HS: The changes up and down the offensive line are really hampering the offense's abilities. Before the season started, senior center Dominic Espinosa was viewed as the 2nd most important player to the team's success (behind David Ash). Espinosa went down in the team's first game. When the suspensions and dismissals started, the OL had already lost their upperclassman leader.
The result can only be described as a 'work in progress'. The unit has shown game-to-game improvement, but additional personnel changes have continued to limit progress...the talent/personnel might be improved, but communication and cohesiveness reset to zero every time another change is made.
This week it looks like Jake Raulerson will be replaced at Center by Taylor Doyle and Raulerson will slide out to Guard. Doyle has a better chance at physically holding up against Phillips, but again, tinkering with personnel will result in a unit that hasn't played together in the contemplated alignment.

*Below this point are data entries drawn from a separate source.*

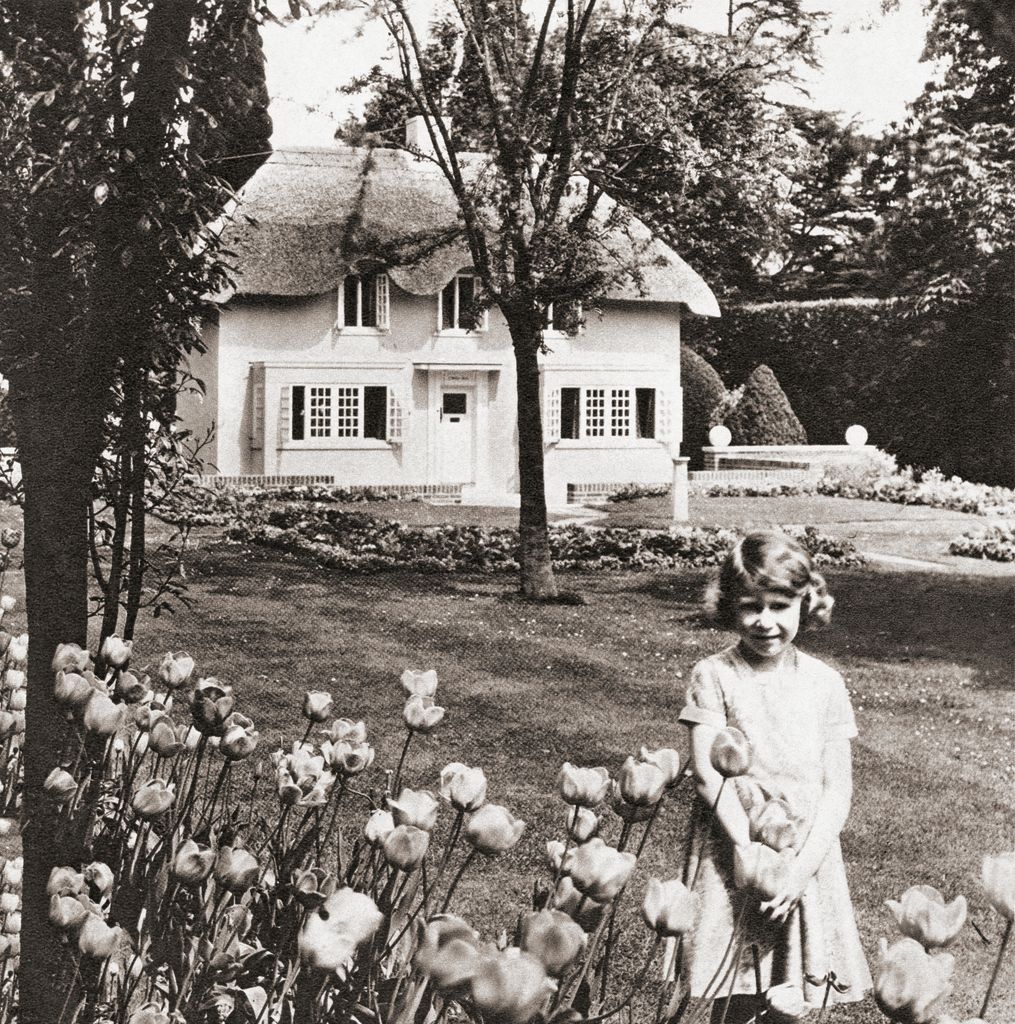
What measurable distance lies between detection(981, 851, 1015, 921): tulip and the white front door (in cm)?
1385

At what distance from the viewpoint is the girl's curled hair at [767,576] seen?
8.07ft

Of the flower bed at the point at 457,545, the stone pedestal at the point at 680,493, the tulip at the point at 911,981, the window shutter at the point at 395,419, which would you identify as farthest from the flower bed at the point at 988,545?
the tulip at the point at 911,981

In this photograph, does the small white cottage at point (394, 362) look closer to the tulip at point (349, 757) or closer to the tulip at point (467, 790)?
the tulip at point (349, 757)

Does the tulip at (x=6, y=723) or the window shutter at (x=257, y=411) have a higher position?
the window shutter at (x=257, y=411)

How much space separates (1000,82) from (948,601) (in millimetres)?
3331

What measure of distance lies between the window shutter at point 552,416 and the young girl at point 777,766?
1493 cm

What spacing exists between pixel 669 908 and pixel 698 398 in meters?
19.6

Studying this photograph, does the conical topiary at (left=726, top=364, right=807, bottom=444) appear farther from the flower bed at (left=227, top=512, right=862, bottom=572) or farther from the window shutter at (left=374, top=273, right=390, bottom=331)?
the flower bed at (left=227, top=512, right=862, bottom=572)

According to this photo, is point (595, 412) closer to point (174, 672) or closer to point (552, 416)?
point (552, 416)

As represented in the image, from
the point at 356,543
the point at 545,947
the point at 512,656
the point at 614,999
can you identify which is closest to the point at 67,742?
the point at 545,947

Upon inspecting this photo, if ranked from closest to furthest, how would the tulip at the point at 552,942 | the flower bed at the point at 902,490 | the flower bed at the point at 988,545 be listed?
the tulip at the point at 552,942
the flower bed at the point at 988,545
the flower bed at the point at 902,490

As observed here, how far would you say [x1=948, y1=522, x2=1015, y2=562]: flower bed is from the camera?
9883 mm

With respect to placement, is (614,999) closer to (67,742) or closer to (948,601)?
(67,742)

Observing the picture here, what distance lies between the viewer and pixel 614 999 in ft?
9.22
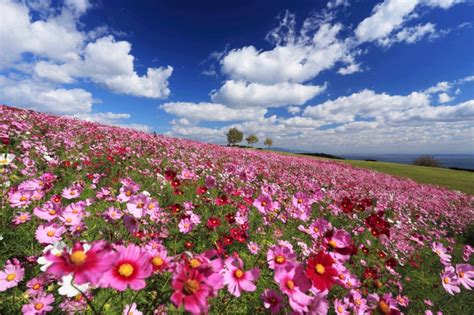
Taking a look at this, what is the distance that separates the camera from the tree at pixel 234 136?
9438cm

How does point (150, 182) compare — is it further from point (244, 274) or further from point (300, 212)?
point (244, 274)

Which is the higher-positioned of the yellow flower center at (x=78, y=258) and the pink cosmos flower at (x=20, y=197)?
the yellow flower center at (x=78, y=258)

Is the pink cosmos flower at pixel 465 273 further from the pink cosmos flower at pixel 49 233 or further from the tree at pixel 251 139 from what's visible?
the tree at pixel 251 139

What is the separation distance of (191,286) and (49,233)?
1.17 meters

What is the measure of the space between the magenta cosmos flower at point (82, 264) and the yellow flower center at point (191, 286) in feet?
0.85

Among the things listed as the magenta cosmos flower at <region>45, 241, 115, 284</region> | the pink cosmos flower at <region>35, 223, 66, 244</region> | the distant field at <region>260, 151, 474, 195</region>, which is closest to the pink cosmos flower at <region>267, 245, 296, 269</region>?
the magenta cosmos flower at <region>45, 241, 115, 284</region>

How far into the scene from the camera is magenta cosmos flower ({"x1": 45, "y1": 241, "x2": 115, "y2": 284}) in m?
0.74

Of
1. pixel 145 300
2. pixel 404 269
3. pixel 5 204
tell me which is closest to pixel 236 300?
pixel 145 300

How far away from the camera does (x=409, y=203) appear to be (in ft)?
34.5

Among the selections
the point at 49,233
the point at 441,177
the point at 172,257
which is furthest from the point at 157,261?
the point at 441,177

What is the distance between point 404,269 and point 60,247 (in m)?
5.82

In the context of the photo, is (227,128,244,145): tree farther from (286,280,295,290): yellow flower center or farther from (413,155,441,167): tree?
(286,280,295,290): yellow flower center

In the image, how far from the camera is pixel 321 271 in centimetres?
114

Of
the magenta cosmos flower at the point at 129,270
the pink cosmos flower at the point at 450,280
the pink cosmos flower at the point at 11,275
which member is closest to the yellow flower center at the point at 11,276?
the pink cosmos flower at the point at 11,275
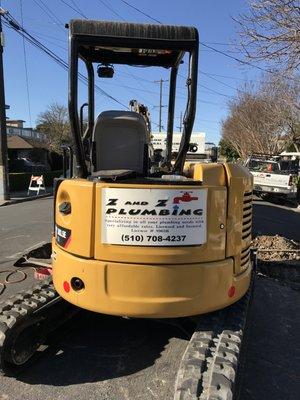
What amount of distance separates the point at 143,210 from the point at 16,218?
37.1 feet

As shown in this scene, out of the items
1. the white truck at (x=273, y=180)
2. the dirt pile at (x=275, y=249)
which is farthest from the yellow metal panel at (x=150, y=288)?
Answer: the white truck at (x=273, y=180)

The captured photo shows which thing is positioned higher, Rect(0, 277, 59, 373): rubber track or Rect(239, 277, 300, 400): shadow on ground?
Rect(0, 277, 59, 373): rubber track

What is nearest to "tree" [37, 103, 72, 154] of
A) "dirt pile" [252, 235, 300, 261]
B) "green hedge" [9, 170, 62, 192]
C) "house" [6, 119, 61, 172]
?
"house" [6, 119, 61, 172]

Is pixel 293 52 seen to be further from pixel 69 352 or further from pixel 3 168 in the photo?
pixel 3 168

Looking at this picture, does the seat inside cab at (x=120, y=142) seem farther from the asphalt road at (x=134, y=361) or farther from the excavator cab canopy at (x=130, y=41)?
the asphalt road at (x=134, y=361)

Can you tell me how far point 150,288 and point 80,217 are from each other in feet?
2.62

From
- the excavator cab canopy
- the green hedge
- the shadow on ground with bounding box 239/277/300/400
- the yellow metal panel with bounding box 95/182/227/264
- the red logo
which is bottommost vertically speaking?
the green hedge

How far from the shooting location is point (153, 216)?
11.8 feet

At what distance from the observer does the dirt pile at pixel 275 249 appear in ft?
27.0

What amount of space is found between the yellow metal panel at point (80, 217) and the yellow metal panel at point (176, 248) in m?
0.06

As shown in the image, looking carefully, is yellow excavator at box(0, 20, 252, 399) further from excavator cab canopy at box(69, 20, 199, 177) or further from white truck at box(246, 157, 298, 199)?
white truck at box(246, 157, 298, 199)

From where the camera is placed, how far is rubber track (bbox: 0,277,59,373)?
375 cm

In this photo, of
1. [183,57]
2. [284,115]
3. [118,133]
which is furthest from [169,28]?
[284,115]

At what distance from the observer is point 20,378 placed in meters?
3.98
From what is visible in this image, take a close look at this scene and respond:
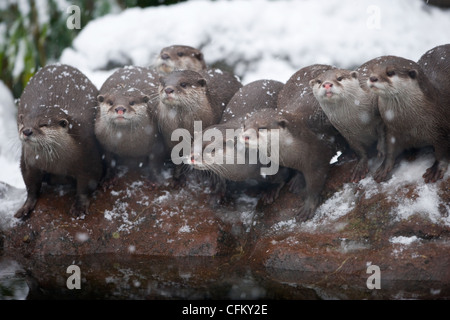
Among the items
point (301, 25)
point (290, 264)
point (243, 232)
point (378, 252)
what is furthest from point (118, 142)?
point (301, 25)

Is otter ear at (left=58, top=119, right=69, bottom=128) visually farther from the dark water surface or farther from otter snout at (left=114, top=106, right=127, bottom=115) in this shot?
the dark water surface

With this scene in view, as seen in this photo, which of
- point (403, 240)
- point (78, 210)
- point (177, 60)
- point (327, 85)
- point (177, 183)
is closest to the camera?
point (403, 240)

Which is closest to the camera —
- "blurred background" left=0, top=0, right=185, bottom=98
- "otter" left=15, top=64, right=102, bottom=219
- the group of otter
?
the group of otter

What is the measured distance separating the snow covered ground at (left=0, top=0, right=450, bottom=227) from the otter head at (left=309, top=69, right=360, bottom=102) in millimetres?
2370

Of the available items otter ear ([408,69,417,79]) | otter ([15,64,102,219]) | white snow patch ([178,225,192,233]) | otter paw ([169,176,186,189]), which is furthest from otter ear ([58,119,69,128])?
otter ear ([408,69,417,79])

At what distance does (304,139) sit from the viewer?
3.53 m

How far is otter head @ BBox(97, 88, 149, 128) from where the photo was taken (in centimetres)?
386

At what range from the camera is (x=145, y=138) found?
158 inches

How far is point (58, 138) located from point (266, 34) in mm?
3183

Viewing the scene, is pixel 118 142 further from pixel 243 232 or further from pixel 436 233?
pixel 436 233

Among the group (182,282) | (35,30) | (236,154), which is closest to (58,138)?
(236,154)

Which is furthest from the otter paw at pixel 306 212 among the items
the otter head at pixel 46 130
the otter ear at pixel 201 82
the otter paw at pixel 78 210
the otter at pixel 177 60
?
the otter at pixel 177 60

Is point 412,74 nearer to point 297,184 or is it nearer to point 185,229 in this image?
point 297,184

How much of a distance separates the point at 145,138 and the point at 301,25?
10.0 feet
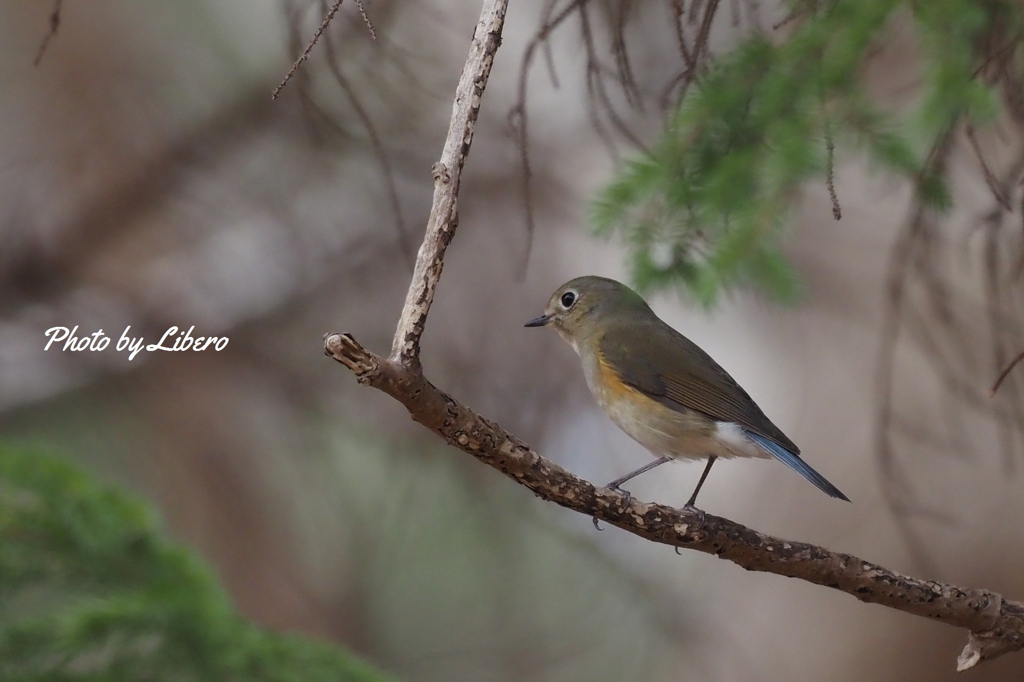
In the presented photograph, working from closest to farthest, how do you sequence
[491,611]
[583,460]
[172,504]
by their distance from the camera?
[583,460] < [172,504] < [491,611]

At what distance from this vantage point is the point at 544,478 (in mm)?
1769

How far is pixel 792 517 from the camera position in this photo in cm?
460

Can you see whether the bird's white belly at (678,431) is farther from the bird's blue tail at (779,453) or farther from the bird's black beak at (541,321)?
the bird's black beak at (541,321)

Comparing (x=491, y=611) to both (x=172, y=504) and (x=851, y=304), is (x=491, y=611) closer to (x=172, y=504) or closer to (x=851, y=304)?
(x=172, y=504)

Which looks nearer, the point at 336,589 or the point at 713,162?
the point at 713,162

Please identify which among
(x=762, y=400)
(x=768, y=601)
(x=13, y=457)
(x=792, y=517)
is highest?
(x=762, y=400)

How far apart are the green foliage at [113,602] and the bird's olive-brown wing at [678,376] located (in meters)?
1.19

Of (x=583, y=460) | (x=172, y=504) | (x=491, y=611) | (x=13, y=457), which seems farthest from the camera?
(x=491, y=611)

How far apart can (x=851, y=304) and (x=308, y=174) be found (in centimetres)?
248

Between his inexperience and a patchwork offensive line, Tyrone Swoopes was dealt a losing hand. Swoopes exceeded expectations in his first two starts and has struggled in his last two games. I'm not nearly ready to dismiss Swoopes as a long-term answer - my fear is that he is caught in a self-fulfilling prophecy...he feels pressure to win, so he tries harder instead of relaxing and playing football; the more he presses, the more the offense struggles. As offensive struggles build up, he feels more pressure to win.
That isn't as sexy as saying he lacks the "it" factor, but when you're 19-years old, the mental game is very significant.
CCM: How is the Texas fanbase taking the 2-3 start? Are they being patient or critical?
HS: The fanbase is divided. There is a large silent majority that is willing to give Charlie Strong time to build a championship program. On the other side of the fence, there are fans that have lost faith in the offense. After the dismal showing against Baylor, the criticism of the Texas offense changed from (OC) Shawn Watson's playcalling ineptitude to Charlie Strong's insistence on hiring Watson over other well known OC's.
With every loss, a few more burnt orange believers lose faith and cross the fence. If Texas loses to Oklahoma and fails to score many points in doing so, the Watson bandwagon will have plenty of open seats.
CCM: TCU laid out the blueprint to beating the Sooners last week (spread out the Sooner defense and then stop Oklahoma's rushing attack). Does Texas have what they need to follow that blueprint or will they need to come up with a different plan?
HS: Defensively, Texas has the talent to limit the Sooner rushing attack and confuse Trevor Knight. Again, the question is whether or not the Texas defense gets support from the offense and special teams. If not, Samaje Perine will enjoy the second half.
To replicate TCU's performance isn't a realistic goal for the Texas offense. Instead of spreading out the OU defense formationally, expect Texas to rush toward the boundary at the snap of the ball. One of the primary weapons to accomplish stretching the Sooners out wide, Daje Johnson, is nursing a hamstring injury. True freshman Armanti Foreman is one to watch if Johnson is limited.
Rather than throwing quickly to a wide receiver, Texas will roll Tyrone Swoopes out of the pocket in an effort to keep OU honest defensively. Swoopes has a very strong arm and throws well on the run (when he keeps his eyes downfield). Texas won't throw many wide receiver screens to get the ball on the edge, so keep an eye on pre-snap motions and formation changes.
Ultimately, the Longhorn offense will go as far as the OL takes them. Look no further than the Oregon Ducks to see how much of an impact changes along the line make. If the line keeps Malcolm Brown and Johnathan Gray clean until the reach the line of scrimmage, then Texas really sets up well for what they want to accomplish.